Business Writer
Nedbank Zimbabwe managed to post a profit after tax of ZiG72,54 million, in the half year to June 30, 2024, underpinned by significant growth in fees and commissions.
In a statement, Nedbank’s Managing Director, Dr Sibongile Moyo, acknowledged the complex transition in the bank’s core operations, citing the conversion from ZWL to the new local currency (ZWG) following the introduction of the Zimbabwe Gold (ZiG) currency on April 5, 2024 as an example.
“This necessitated a change in our functional currency for accounting purposes to USD,” explained Dr Moyo.
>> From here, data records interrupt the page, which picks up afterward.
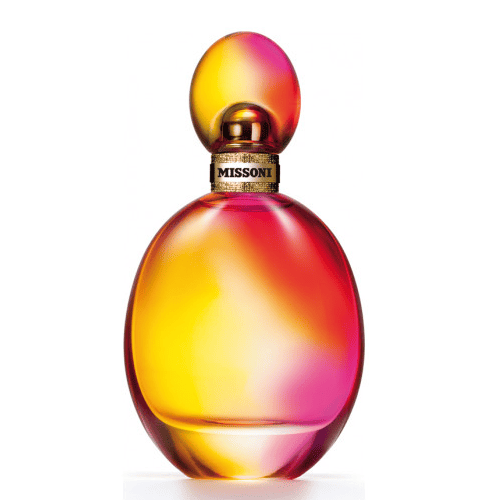 MISSONI EAU DE TOILETTE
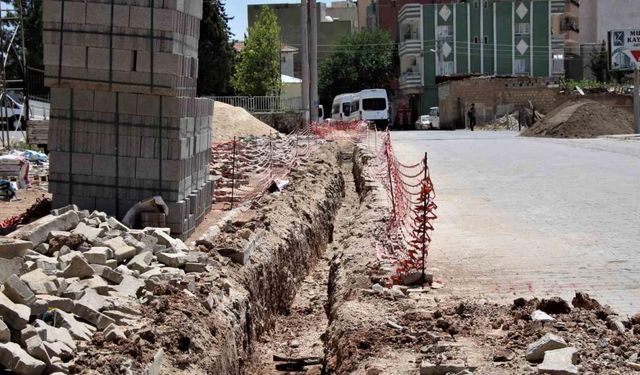 Dicle Elektrik’ten Nusaybin’e 201 milyon TL yatırım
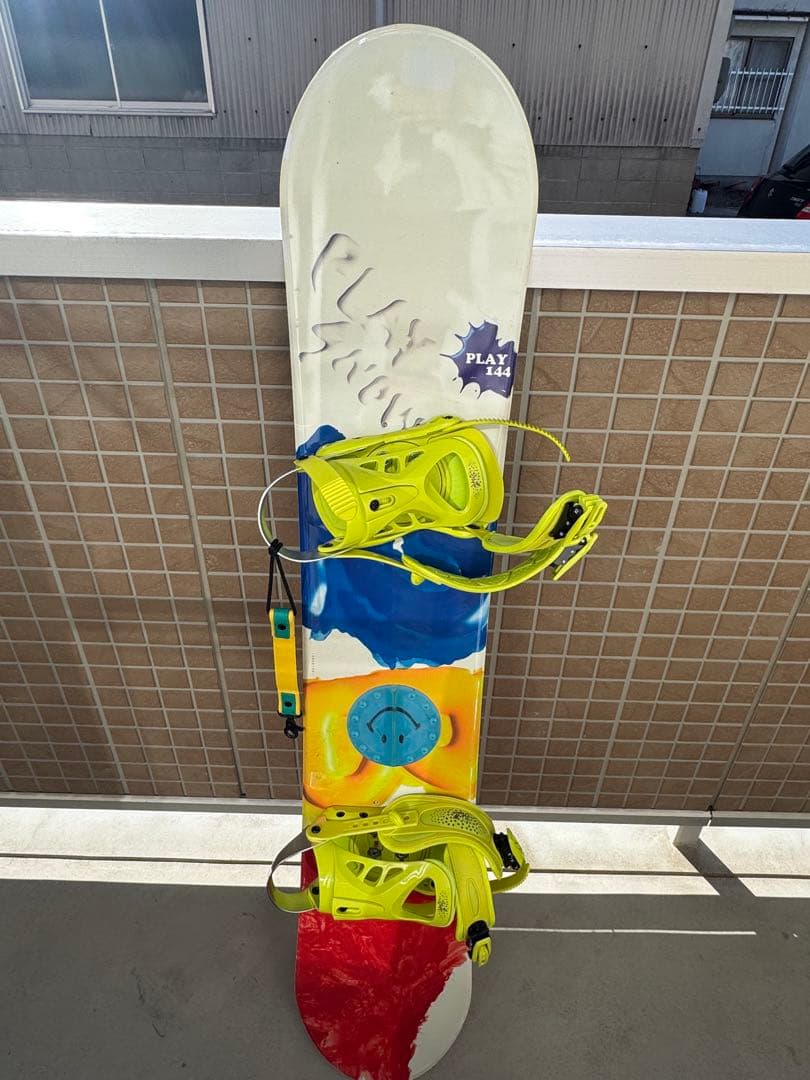 スノーボード 4点セット　とりあえず買ってみる　初心者おすすめ　お試しセット 楽天市場】スノボー 4 点 セットの通販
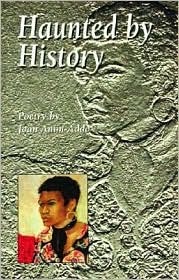 Haunted by History: Poetry (Paperback)
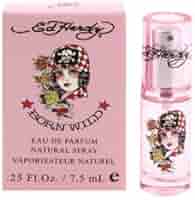 Amazon | エド ハーディ ED HARDY ボーンワイルド ウィメン 7.5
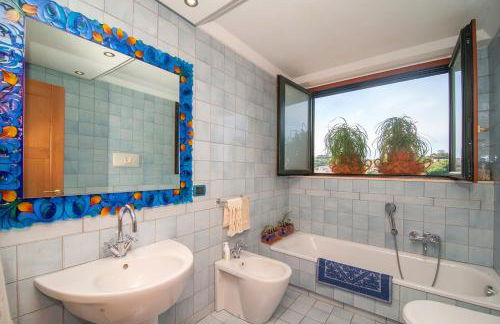 Una Vedetta sul Mare - Foto 12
This move, she noted, aligns with International Financial Reporting Standards (IFRSs) and took effect from January 1, 2024.
While the bank presents its financial statements in ZIG due to regulatory requirements, Dr Moyo clarified that the hyperinflation accounting applied in 2023 made it difficult to draw direct comparisons with the 2024 financial figures.
However, the overall performance is indicative of the bank’s ability to adapt to Zimbabwe’s dynamic economic landscape, she said.
Nedbank’s profit after tax was driven by a 50 percent increase in fees and commissions from client transactions, alongside a 27 percent growth in loans and advances to the private sector and individuals.
Dr Moyo attributed this success to the bank’s growing client base and increased transaction volumes.
“The growth in international and local payments and our main-banked customer accounts have contributed significantly to this,” she remarked.
Despite subdued trading and dealing income, largely due to reduced foreign currency supply to the interbank market, the bank maintained strong performance in its core operations.
The contribution of unrealised foreign exchange gains was limited to 15 percent of total non-funded income, reflecting the stabilisation of the ZiG currency.
However, the bank faced challenges on the funded income side, which decreased by 6 percent due to a seven-fold reduction in reference interest rates on ZiG-denominated treasury bills and loans, as announced by the Reserve Bank of Zimbabwe’s (RBZ) monetary policy in April.
Dr Moyo also highlighted the bank’s robust USD loan portfolio, with 97 percent of its loans and advances denominated in USD as of June 30, 2024.
“We continue to manage a high percentage of USD-denominated loans, ensuring that we meet the needs of our clients,” she said.
Total operating expenses for the period amounted to ZiG265,13 million, with employee costs making up 45 percent of the total.
Dr Moyo emphasised the bank’s commitment to staff welfare, while noting that technology-driven costs have risen due to increased transaction volumes. “Our cost-to-income ratio rose to 73 percent, reflecting the hardening of expenses in USD,” she explained.
The bank aims to reduce this ratio to its long-term target of 50 percent through ongoing digitalisation and automation efforts.
Nedbank’s total assets remained relatively flat at ZIG2,58 billion, but loans and advances grew by 27 percent, pushing the loans-to-deposit ratio from 57 percent to 72 percent.
The bank remains well-capitalised with shareholders’ funds of ZIG711,37 million and a regulatory core capital of US$46,42 million, giving it a solid capital adequacy ratio of 26 percent.
Looking ahead, Dr Moyo acknowledged the tough macroeconomic environment and its potential impact on the bank’s value proposition.
“We recognise the challenges ahead and remain focused on addressing client needs while ensuring value creation and robust controls,” she concluded.